# Exercise prompt
Go through the records below and copy each line that contains the word "point".

# Stored data

※

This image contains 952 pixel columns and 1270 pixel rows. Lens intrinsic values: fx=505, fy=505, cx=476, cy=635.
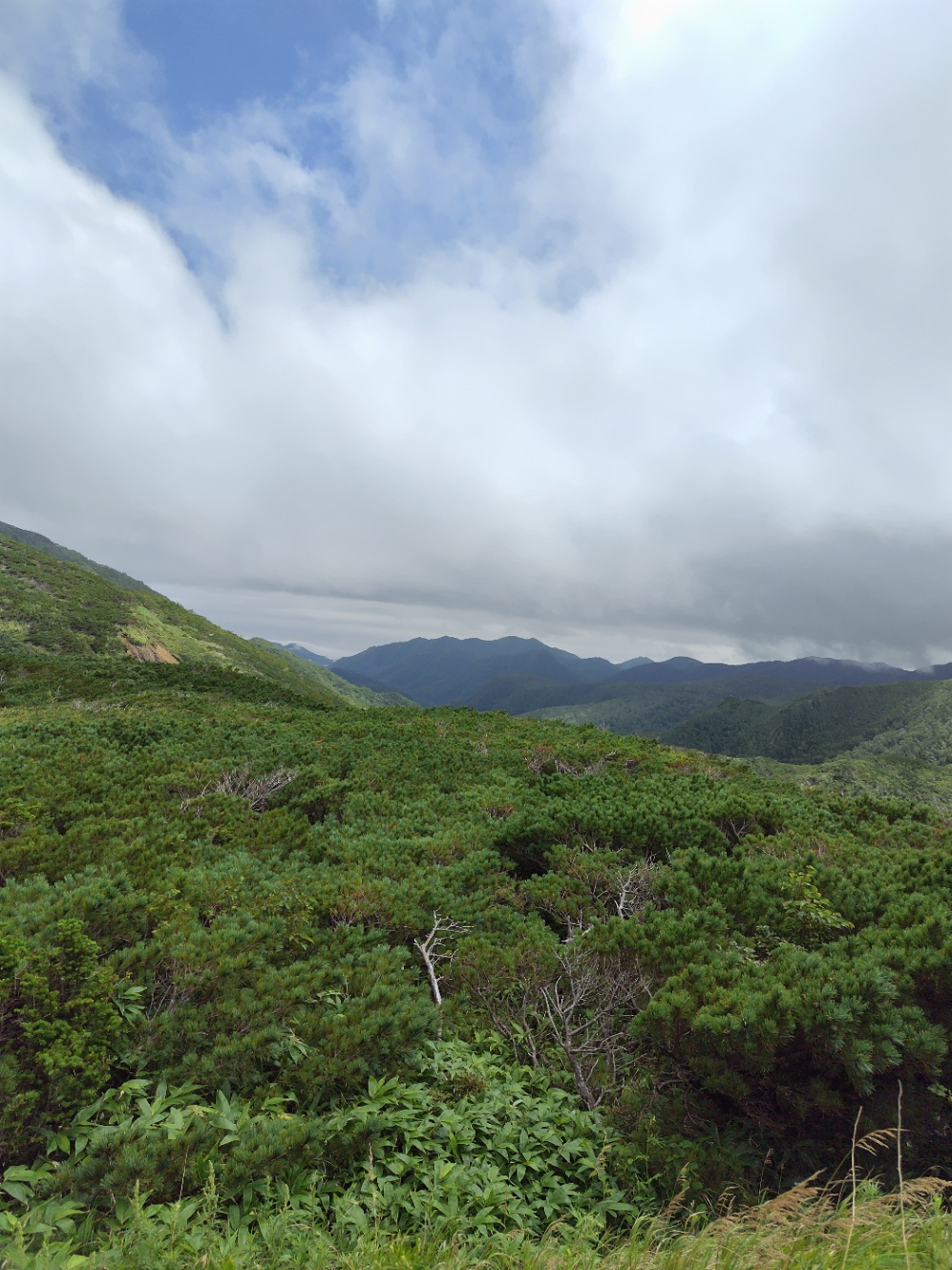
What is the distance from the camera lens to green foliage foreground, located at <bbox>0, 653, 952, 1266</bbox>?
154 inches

※

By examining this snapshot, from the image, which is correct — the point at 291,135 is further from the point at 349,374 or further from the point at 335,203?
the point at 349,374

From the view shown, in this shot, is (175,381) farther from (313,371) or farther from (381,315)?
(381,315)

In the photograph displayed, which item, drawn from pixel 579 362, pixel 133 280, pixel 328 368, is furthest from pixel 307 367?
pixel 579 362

※

# Solution for this problem
By examining this snapshot, from the image, which is correct — the point at 291,135 is further from the point at 349,374 or further from the point at 335,203?
the point at 349,374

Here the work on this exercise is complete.